Además del cuerpo, también sentía ligera la cabeza tras pasar la tarde a la mesa de Henry. Peeta se había unido al grupo para comer, dejando a Katniss en sus aposentos. Mientras miraba su copa de vino, pensar en ella lo llenó de calor. Había estado presente mientras el criado lo bañaba y lo vestía, sentada de piernas cruzadas sobre el lecho como acostumbraba a hacer, postura aquella más propia de una moza que de una dama gentil, pensó mordaz. Ella se encargaba de dar las órdenes precisas para el cuidado de él e insistía en que todo se hiciese con la debida pompa, como si él fuese un príncipe. Hasta había llegado a rechazar las primeras vestimentas que llevaron para él, y les había obligado a buscar una mejor selección, Peeta tenía la sospecha de que la túnica que llevaba, de lana azul y armiño, y que ella había escogido entre la escasa variedad, era la mejor que tenía Henry para lucir en Navidad.

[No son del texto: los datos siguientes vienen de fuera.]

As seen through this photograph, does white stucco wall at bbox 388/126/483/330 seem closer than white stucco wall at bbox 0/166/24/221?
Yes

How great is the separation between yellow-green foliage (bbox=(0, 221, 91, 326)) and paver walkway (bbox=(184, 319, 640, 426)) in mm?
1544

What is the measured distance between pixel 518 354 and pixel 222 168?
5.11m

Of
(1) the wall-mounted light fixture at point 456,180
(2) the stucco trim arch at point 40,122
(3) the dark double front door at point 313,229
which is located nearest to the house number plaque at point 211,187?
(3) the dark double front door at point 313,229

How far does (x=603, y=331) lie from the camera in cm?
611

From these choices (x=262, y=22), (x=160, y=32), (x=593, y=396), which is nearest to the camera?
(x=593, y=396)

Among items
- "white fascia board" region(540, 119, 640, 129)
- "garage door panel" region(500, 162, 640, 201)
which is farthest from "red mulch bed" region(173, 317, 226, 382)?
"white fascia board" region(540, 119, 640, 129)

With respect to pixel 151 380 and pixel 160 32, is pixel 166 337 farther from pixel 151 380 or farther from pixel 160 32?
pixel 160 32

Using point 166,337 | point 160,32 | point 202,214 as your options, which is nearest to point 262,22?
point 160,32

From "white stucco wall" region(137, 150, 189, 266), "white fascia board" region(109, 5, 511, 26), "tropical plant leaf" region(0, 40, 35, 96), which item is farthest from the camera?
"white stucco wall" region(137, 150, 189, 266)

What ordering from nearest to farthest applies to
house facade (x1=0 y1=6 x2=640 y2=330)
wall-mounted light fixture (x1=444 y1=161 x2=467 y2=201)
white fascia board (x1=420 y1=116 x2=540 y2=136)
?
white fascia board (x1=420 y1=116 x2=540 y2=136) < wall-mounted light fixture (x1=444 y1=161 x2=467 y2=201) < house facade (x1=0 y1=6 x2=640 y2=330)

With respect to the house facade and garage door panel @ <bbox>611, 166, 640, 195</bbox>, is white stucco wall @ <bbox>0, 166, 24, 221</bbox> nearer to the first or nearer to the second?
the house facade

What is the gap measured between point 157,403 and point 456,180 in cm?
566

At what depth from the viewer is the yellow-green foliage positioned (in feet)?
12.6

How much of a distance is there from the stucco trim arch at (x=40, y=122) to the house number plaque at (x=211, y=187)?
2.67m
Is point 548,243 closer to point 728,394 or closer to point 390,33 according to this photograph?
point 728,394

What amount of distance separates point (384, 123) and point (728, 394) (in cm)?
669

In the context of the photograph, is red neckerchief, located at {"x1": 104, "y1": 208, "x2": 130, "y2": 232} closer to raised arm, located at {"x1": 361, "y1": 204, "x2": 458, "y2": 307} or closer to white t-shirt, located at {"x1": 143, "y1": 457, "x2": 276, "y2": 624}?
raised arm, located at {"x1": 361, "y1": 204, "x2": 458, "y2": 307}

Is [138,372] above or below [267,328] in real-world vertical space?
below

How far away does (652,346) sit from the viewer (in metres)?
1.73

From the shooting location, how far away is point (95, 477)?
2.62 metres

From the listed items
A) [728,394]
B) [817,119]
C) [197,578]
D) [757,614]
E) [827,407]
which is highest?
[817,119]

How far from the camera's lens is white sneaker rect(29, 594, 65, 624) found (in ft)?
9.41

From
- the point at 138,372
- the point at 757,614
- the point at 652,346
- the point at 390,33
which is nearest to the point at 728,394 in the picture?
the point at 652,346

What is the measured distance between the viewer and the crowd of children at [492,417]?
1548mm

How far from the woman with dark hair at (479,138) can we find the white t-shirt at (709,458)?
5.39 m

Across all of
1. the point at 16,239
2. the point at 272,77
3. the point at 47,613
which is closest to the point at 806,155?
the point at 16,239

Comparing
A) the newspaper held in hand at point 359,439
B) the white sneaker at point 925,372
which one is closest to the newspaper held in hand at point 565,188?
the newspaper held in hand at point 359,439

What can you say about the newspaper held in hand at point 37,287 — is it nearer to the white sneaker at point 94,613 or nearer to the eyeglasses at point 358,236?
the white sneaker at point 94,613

Los sirvientes de la casa parecían divididos entre el resentimiento por el trato que recibían de la concubina de un desconocido y un respeto reverencial ante las maneras de Katniss. Estaba claro que los hechos ya habían llegado a oídos de Henry. Aquel joven que se presentaba como señor de Torbec se inclinó hacia él en la mesa para comentar que suponía que la dama de Peeta había vivido un tiempo en la corte. Él se encogió de hombros por toda respuesta. Henry, con mirada ávida, aventuró la conjetura de que ella estaba acostumbrada a recibir los favores de hombres importantes. Peeta se inclinó a su vez hacia él, con la copa de vino en la mano, y sonrió.

—Así es, y a mí me cuesta mis buenos dineros mantenerla tal como ella está acostumbrada —dijo para hacerle desechar cualquier idea codiciosa que se le pudiese ocurrir.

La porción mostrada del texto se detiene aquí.